Es aquí donde encuentro la pertinencia de Juana Inés en el México actual (por no decir, Latinoamérica), en una sociedad venida a menos, donde los feminicidios están a la orden del día, donde es improbable que una niña tenga las mismas oportunidades laborales, educativas y económicas que un varón, donde la mujer tiene restringido ejercer su libertad y saber en determinadas áreas (dígase, por ejemplo, la ciencia), donde existe una cerrazón ante la palabra “feminista”, donde la víctima es culpable de ser violada porque –se atreven a decir- “se lo buscó, no se dio a respetar, para qué va vestida así, qué está haciendo en esos lugares…”, pero la lucha sigue. Juana Inés plantea, a través de una experiencia individual –la de la batalla de sor Juana para obtener libertad y conocimiento- un mensaje liberador que asciende a lo social y colectivo: que el placer y gozo sexuales son nuestros, que el aliarse entre aquellos que buscan libertad y amor es un camino. Más aún, en esta obra no se excluye al hombre, sino que recibe su espacio en una escena donde los actores José Jaime y Darío expresan sus cansancios y hartazgos, como el deber ser fuerte, el no poder demostrar afecto hacia otro hombre: elementos que se encaminan hacia lo que se conoce como nuevas masculinidades. La violencia y destrucción tienen lugar, así como el sometimiento físico, el semidesnudo y escenas de abuso sexual ejecutadas, en un cambio de roles, por Karla Constantini y María Balam. Esta intensidad sucede gracias al movimiento corporal e interpretativo de sus personas escénicas, que hacen visible los problemas del presente y pasado a través de Sor Juana. Incluso, hay un momento en el que las actrices se salen de sus personajes para llamarse por sus nombres, para reconocerse mujeres y mirar qué tienen y qué falta por conseguir.

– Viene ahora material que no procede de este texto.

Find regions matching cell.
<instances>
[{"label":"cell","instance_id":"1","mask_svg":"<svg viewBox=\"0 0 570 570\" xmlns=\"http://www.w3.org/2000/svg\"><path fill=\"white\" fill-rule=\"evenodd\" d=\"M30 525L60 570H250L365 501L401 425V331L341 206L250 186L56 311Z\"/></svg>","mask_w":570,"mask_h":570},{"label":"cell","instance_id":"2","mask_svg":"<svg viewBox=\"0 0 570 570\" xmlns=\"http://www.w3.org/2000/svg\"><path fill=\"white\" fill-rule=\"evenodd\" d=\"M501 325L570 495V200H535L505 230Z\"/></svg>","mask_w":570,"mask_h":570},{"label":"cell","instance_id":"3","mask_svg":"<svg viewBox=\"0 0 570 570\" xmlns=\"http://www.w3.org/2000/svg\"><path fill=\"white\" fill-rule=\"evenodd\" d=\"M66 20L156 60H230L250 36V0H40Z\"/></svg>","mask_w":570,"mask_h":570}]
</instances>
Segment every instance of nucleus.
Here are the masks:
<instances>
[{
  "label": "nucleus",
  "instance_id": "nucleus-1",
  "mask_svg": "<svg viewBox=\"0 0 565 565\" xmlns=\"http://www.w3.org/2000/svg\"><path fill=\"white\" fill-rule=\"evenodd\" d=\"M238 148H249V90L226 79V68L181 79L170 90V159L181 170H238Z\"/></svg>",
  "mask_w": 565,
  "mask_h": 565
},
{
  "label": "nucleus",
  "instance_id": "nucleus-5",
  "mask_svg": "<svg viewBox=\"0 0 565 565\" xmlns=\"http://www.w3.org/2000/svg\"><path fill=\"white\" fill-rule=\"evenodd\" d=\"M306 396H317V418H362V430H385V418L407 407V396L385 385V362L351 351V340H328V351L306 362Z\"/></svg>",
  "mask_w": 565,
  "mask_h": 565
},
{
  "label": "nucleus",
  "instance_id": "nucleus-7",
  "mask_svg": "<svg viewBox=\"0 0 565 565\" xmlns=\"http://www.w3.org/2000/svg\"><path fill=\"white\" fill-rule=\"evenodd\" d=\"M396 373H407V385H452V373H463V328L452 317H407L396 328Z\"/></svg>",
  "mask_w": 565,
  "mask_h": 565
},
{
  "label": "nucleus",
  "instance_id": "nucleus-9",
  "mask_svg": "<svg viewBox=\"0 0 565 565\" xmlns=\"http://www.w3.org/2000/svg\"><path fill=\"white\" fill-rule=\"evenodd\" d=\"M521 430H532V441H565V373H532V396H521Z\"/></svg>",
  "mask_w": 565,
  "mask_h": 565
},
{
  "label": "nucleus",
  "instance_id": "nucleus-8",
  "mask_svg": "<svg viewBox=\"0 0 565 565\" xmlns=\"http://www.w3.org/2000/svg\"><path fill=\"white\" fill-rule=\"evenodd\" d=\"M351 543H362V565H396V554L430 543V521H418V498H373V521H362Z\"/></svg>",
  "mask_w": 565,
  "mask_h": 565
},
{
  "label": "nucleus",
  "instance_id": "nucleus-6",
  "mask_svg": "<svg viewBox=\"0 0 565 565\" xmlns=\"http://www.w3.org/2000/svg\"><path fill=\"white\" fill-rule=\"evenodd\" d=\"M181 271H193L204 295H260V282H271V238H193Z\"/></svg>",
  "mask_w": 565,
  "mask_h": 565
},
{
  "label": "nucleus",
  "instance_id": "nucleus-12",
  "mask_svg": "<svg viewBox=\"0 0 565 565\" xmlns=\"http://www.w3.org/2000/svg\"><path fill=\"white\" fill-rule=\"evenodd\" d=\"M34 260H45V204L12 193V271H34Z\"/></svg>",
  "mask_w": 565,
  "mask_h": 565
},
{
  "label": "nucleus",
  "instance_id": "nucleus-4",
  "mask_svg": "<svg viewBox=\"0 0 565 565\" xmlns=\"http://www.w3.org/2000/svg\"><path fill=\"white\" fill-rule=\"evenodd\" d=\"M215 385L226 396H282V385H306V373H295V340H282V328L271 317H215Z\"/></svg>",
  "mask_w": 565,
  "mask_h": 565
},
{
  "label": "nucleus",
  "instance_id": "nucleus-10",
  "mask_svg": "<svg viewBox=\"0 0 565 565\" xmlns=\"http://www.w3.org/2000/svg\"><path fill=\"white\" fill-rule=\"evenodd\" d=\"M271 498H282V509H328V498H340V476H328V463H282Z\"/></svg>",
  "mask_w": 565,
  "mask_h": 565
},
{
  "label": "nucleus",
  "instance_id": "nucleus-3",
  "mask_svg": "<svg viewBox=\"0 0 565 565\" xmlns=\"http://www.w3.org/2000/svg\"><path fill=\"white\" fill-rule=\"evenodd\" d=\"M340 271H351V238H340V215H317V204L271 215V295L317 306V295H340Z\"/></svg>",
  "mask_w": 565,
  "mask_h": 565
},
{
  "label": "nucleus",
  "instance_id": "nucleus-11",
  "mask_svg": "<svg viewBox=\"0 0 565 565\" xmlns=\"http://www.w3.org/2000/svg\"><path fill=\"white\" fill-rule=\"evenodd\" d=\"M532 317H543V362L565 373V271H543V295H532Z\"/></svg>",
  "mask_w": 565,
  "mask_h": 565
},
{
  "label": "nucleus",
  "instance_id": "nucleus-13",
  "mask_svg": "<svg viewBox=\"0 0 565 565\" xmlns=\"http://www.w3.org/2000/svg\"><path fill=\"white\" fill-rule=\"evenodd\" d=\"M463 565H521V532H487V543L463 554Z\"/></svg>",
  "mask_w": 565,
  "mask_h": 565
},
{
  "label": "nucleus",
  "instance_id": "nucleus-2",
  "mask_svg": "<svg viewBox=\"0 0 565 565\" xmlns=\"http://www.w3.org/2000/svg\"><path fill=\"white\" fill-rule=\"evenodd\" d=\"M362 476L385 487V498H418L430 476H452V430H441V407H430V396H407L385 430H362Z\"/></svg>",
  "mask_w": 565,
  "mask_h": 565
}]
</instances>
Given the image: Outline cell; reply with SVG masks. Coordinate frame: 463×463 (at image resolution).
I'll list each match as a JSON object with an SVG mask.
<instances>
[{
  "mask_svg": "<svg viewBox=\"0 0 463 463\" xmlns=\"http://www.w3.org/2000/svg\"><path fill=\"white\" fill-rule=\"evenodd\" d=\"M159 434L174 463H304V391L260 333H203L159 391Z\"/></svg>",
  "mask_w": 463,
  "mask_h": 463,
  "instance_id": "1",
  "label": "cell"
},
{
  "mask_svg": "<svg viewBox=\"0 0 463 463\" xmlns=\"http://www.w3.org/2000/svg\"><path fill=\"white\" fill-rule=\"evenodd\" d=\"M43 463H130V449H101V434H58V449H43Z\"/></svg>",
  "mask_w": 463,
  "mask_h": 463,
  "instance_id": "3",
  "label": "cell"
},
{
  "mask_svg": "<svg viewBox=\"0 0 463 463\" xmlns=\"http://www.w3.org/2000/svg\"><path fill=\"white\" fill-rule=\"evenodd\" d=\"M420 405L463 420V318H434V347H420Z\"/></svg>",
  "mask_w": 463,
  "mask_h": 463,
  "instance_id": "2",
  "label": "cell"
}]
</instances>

¿Qué sucederá con Juana Inés: Paráfrasis de sí misma? Sólo el tiempo lo dirá, pero tendrá lugar en un país donde las palabras lastimen (zorra, perra, puta; no así en sus versiones masculinas) y existan individuos que, como a sor Juana, traten de acallar y decidir por ellas. Que el proyecto siga para que nunca más se le diga a una Juana Inés: “El entendimiento es el más grande holocausto que puede haber para quien busca la religión y más siendo mujer”. Agradezco que exista Juana Inés, que se monte en esta ciudad, que sea parte de la MET y, sobre todo, que se haya hecho con esfuerzo y talento de mujeres y hombres. Siga el actuar.